Anders sieht es beim dritten Grossszenario aus, nämlich wenn ein Unwetter über den Kanton zieht. «Dann haben wir häufig bis zu 500 Anrufe innerhalb kürzester Zeit», erklärt Krüsi. Dabei komme es schon einmal vor, dass Anrufer mit weniger wichtigen Anliegen sich später noch einmal melden müssen. Man habe aber noch nie aktiv darum bitten müssen, sich nur in Notfällen zu melden. Schlimmstenfalls müssten Anrufer jeweils kurz in der Warteschleife warten, wenn die Notrufzentralen komplett überflutet werden.

Ähnlich klingt es im Kanton Thurgau. «Wenn wir eine Lage haben, bei der viele Notrufe eingehen, und jemand einen zugelaufenen Hund oder laute Nachbarn melden möchte, dann wird diese Person auf später vertröstet», so Daniel Meili von der Kantonspolizei Thurgau: «Dafür müssen Anrufer auch Verständnis haben, dass wir ihr Anliegen in diesem Moment nicht priorisieren können».

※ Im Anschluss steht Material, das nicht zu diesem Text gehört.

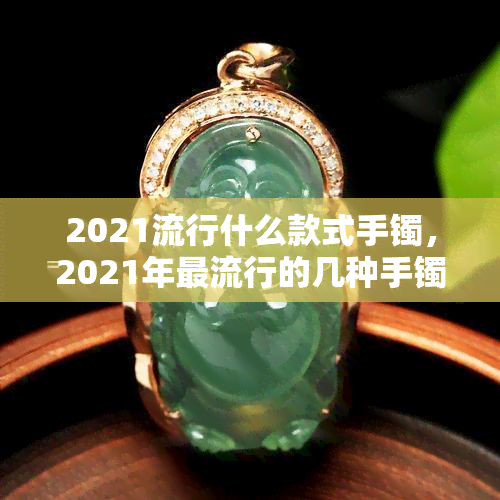 2021流行什么款式手镯，2021年更流行的几种手镯款式，你种草了吗？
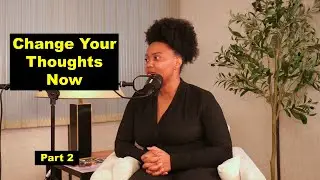 Change Your Thoughts Now (part 2)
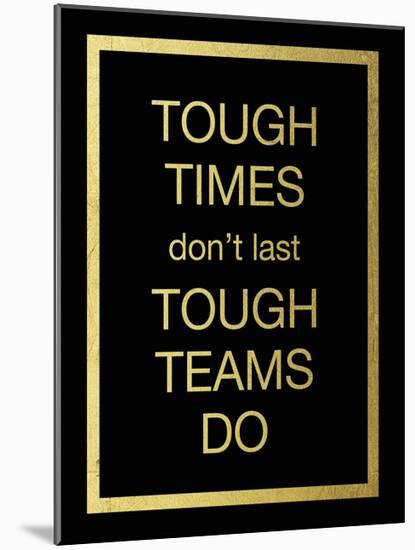 Tough Team-Victoria Brown-Mounted Art Print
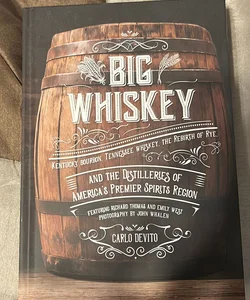 Big Whiskey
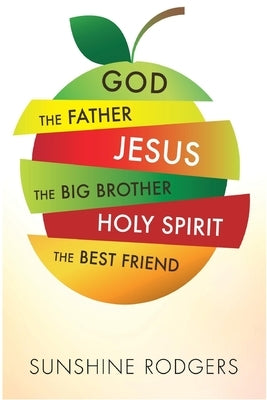 God The Father Jesus The Big Brother Holy Spirit The Best Friend by Rodgers, Sunshine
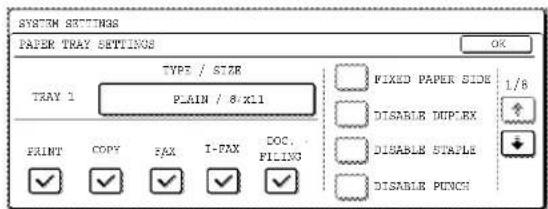 SYSTEM SETTINGS PAPER TRAY SETTINGS TYPE / SIZE TRAY 1 PLAIN / 8 x11 PRINT COPY FAX I-FAX DOC. PILING FIXED PAPER SIDE DISABLE DUPLEX DISABLE STAPLE DISABLE PUNCH 1/6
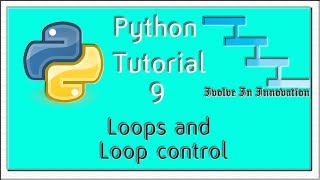 Loops and Loop control - Python Programming Tutorial 9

Sämtliche Anrufe an die Polizei, die Feuerwehr oder die Sanität laufen am gleichen Ort zusammen, deshalb könne es auch einmal stressig werden. Allerdings hätten die Zentralenmitarbeiter die Möglichkeit, Anrufe zu priorisieren, je nachdem an welche Stelle diese sich richten. «Deshalb ist es wichtig, dass Anrufer sich bei der richtigen Nummer – also 117, 118 oder 144 – melden», mahnt Meili. Dann könne die Polizei beispielsweise einen Anruf an 144 vorziehen, wenn alle anderen Anrufe an 118 gehen und sich vermutlich auf den gleichen Brand beziehen.

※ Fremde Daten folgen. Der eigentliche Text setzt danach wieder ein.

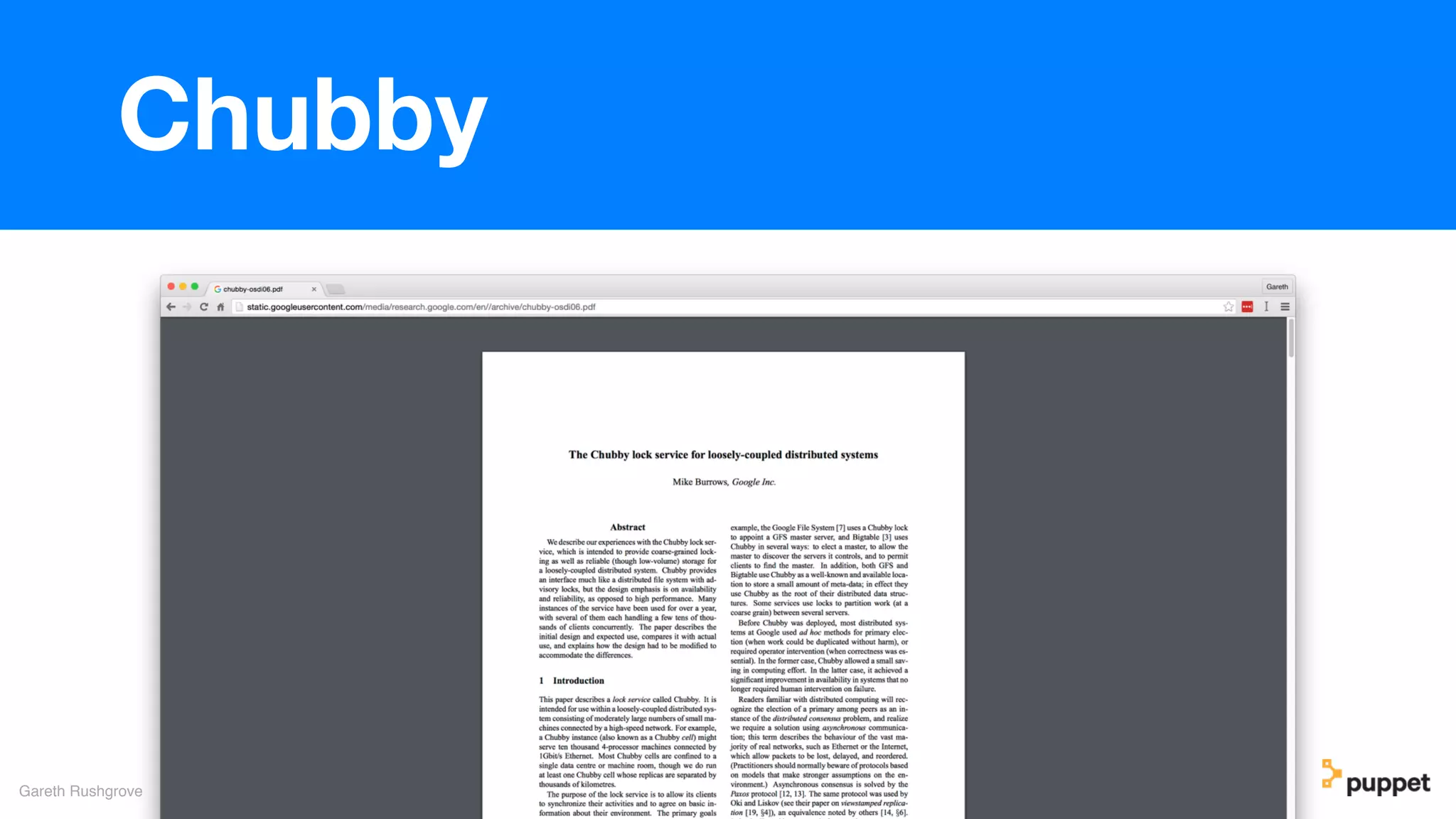 Gareth Rushgrove
Chubby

Etwas anders funktioniert das System im Kanton Zürich. Dort kann die Polizei kurzfristig eine eigene Telefonzentrale am Flughafen Zürich einrichten, wenn es zu einem Grossereignis kommt. Dann können alle Anrufe zu diesem Ereignis direkt auf eine eigene Telefonnummer umgeleitet werden. «Diese Nummer können wir dann beispielsweise in den sozialen Medien oder im Radio und Fernsehen teilen», erklärt Marco Cortesi von der Stadtpolizei Zürich. So hätte die «normale» Zentrale dann wiederum Kapazität für alle anderen Anrufe.

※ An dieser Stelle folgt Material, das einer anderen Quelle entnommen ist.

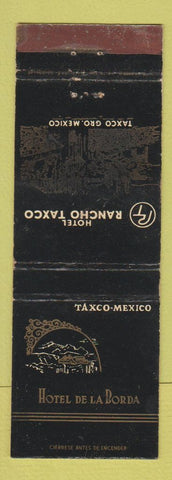 Matchbook Cover - Hotel De La Borda Taxco Mexico Rancho Taxco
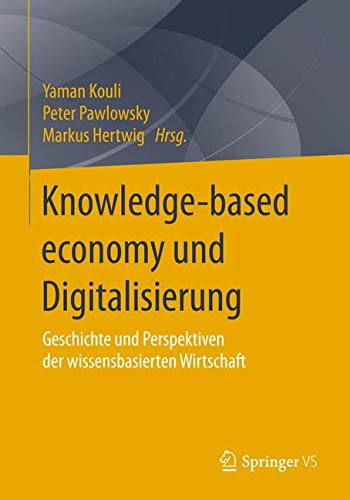 Wissensökonomie und Digitalisierung: Geschichte und Perspektiven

Ausserdem hat der Kanton Zürich einen Notfallplan, beispielsweise für Pandemien, Terroranschläge oder Flugzeugabstürze. In diesen Fällen wird eine sogenannte «Darksite» aufgeschaltet. Wenn jemand dann «Zürich» im Internet sucht, wird er automatisch auf diese Webseite umgeleitet. Dort steht beschrieben, wie sich die Bevölkerung weiter verhalten soll. Bisher ist diese Darksite noch nie zum Zug gekommen. Und auch sonst sei es noch nie vorgekommen, dass die Polizei aktiv dazu aufrufen musste, sich wirklich nur in Notfällen zu melden.